Investors should also understand the purchasing power Apple has, having $137 billion of cash on its balance sheet. For my analysis of Apple, I typically discount cash on hand by 35%. This is conservative, and reduces Apple's valuation. Due to how so much of the cash is held abroad, roughly 60%. As current law stands, if Apple ever brings that cash back to the United States it will have to pay corporate tax of 35%. Nevertheless, with little debt as a percentage of capital, Apple is able to use cash to make incredulously large acquisitions, widening its moat through moving into new industries such as social networking and information providing, as well as old ones, focusing on the core business. These acquisitions can supplement Apple's niche, and will help in the war against Android and Windows. Additional smaller scale acquisitions, such as those of aluminum manufacturers or touch-surface providers can also aid in the ensuring that margins don't become asphyxiated. In terms of the low cost iPhone, margins may be hurt slightly, but this is offset by the massive amount of purchasing volume, especially in less penetrated international markets increasing Apple's overall smartphone market share.
In addition to the countless acquisitions Apple is able to make using its $137 billion war chest, a raise in its dividend yield is also on the table. Already nearing 2%, additional raises could help in Apple's transition to a value candidate. Depending on management's usage for the company's cash hoard, a large dividend boost is surely on the table.
Penetration In China:
In the event that a China Mobile deal is not reached, Apple hasn't performed too badly in China so far. Revenues from greater China, which includes mainland China, Hong Kong and Taiwan, in the September quarter grew 26% y-o-y and accounted for 15% of Apple's revenues for the fiscal year. This brought Apple's FY 2012 revenues from the region to about $24 billion, about 80% growth over FY 2011.

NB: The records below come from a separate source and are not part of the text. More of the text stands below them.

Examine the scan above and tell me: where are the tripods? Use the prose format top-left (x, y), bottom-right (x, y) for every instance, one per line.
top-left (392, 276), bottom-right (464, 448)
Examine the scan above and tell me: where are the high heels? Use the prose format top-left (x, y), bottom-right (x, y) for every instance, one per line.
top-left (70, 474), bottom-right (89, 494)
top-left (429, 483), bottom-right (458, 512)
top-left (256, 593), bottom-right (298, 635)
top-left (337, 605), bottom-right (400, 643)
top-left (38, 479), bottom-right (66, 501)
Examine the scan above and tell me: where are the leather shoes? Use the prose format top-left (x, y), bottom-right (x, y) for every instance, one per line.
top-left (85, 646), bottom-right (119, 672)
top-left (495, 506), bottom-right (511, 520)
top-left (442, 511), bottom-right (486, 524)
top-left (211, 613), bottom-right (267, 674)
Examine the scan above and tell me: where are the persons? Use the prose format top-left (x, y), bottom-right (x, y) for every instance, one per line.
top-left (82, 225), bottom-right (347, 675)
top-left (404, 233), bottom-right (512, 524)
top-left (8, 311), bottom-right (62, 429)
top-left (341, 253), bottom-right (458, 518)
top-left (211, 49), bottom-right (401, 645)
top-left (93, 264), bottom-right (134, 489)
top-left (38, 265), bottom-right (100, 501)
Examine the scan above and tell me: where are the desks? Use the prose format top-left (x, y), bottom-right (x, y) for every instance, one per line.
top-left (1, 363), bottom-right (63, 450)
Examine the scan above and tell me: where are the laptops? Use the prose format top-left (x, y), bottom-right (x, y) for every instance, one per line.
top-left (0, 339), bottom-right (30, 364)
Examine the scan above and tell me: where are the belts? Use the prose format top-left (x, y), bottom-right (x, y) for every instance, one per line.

While Apple has managed to achieve this through iPhone deals with China (NYSE:CHU) and China Telecom (NYSE:CHA), it will need the grasp of the world's largest wireless carrier to reach a bulk of the Chinese populace. China Mobile, with close to an astronomical 700 million mobile subscribers, controls almost 65% of the Chinese wireless market.
A deal between Apple and China Mobile, seems quite probable, but will almost certainly be less profitable compared to those of which Apple has made in the past. Despite having less profitability, the deal would indeed open up opportunities for huge iPhone and iPad sales in China, allowing Apple to further Chinese mobile subscribers.
The current 3G situation in China is however not as heavily loaded in favor of China Mobile as in 2G due to most handsets' incompatibility with its proprietary 3G network. However, the carrier's huge subscriber base gives Apple an opportunity to double the iPhone's addressable market in China. Moreover, it enjoys a superior brand image among the Chinese that has helped it add more than 15 million iPhone users, as of February 2012, despite not offering a subsidized iPhone offering.
Based off of several evaluation mechanisms for firms, shares of Apple currently appear quite cheap, and at a modest multiple. Despite apparent lackluster performance in the U.S, a deal with China Mobile could be a key catalyst the tech giant needs, providing a huge boom in China, with access to an additional 65% wireless networking market. Q1 earnings seem to have lost traction; slightly missing revenue estimates and general unit sales declines across the board along with an obvious decline in smartphone demand compared to last year. Near term, the stock's outlook is overcast, and is nothing more than a gamble, with potential outcome reliant on several factors. But for the long term, Apple's future looks quite sunny.